The wind tunnel was invented in 1871 to explore fluid flows and turbulence. Despite immense effort to develop formulae that would predict fluid behaviour, every aircraft (and most motor vehicles) are still wind tunnel tested today. The reason for this is that fluid flows are chaotic and unpredictable and there is no complete substitute for prototyping and taking real measurements.
The principles of static mixing are similar, so it’s no surprise that choosing the ideal contours for any given industrial process can be difficult.
Why static mixing?
A static mixer interjected in a pipeline allows a manufacturing process to proceed continually. When the flow is consistent so is the result. By contrast, moving mixers require vats that divide production into batches. Differences in input flows or mixer movements introduce inconsistencies between batches (or within a single batch). Filling and emptying the vat slows down production and increases overheads.
Bubbles cause quality inconsistencies, so another advantage of inline static mixers is that pipelines are airtight. This also protects foodstuffs from pathogens, whereas vats may require expensive HVAC strategies to meet food protection standards.
Despite the simplicity of the principle – a blade that disrupts flow passing over it – mixers come in many variations. They differ in diameter, length, shape, number of internal elements, blade profiles, construction materials, surface treatments, fitting mechanisms, and additional features.
While the advice of a mixing specialist like https://www.statiflo.com/ is priceless, some basic questions narrow down your choices:
Which combination of mixing elements, pipeline bores and pumps (if any) will produce the flow rate that your production process requires?
What is the ideal length for the mixer unit itself, given space constraints and the mixing achievable within it?

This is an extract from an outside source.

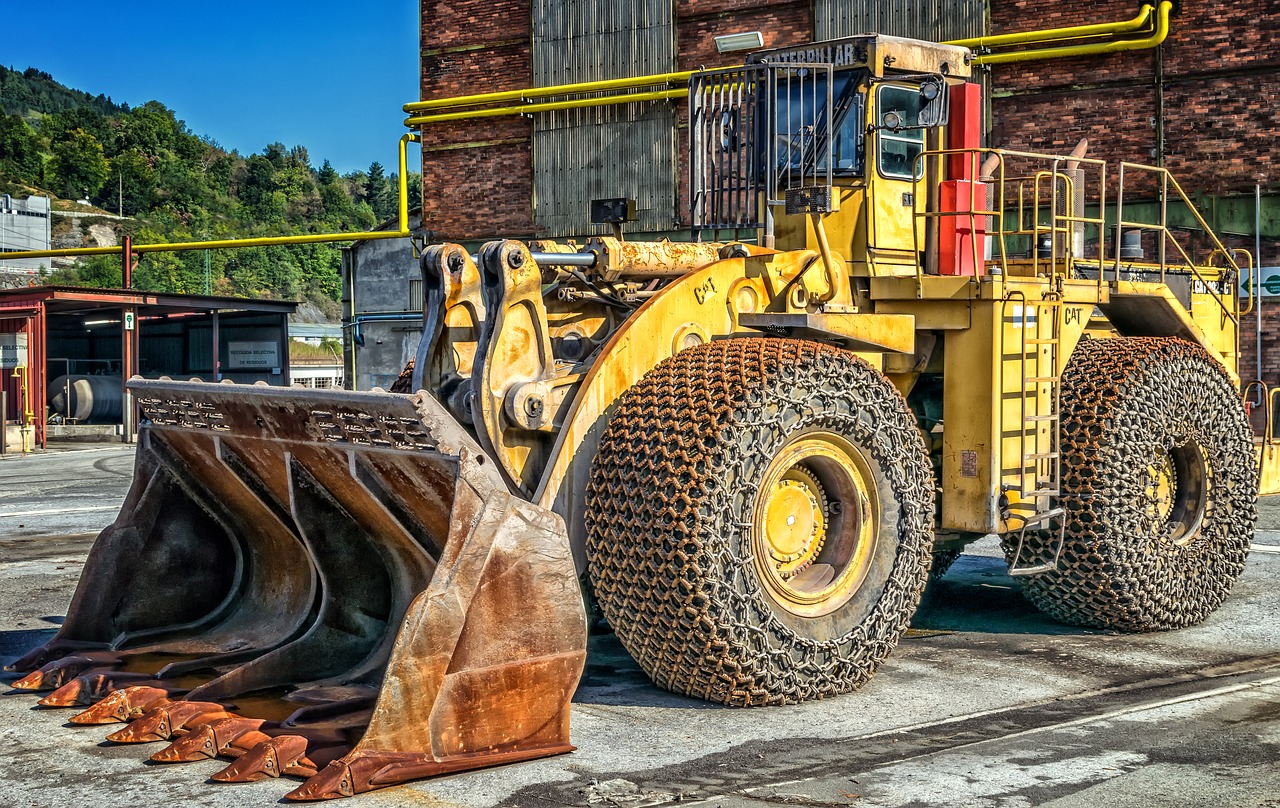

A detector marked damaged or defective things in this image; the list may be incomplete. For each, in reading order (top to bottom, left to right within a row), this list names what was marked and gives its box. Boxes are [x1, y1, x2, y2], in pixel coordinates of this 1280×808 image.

rusty metal surface [2, 379, 586, 804]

Do the ingredients need to be introduced at locations that are physically hard to reach? Mixers can often be customised with extensions.
Will your process require other specialised attachments? Again, mixers are often customised with special control mechanisms and monitoring sensors, or to feed into follow-on processes or bespoke containers.
Are the proposed mixing elements strong enough to withstand the driving pressure (which may be gravity, screw or pump driven)? The forces on your elements vary with both the driving pressure and the frictional or adhesive qualities of flowing materials. If they exceed their parameters, chemicals may squeeze past the mixer along the walls.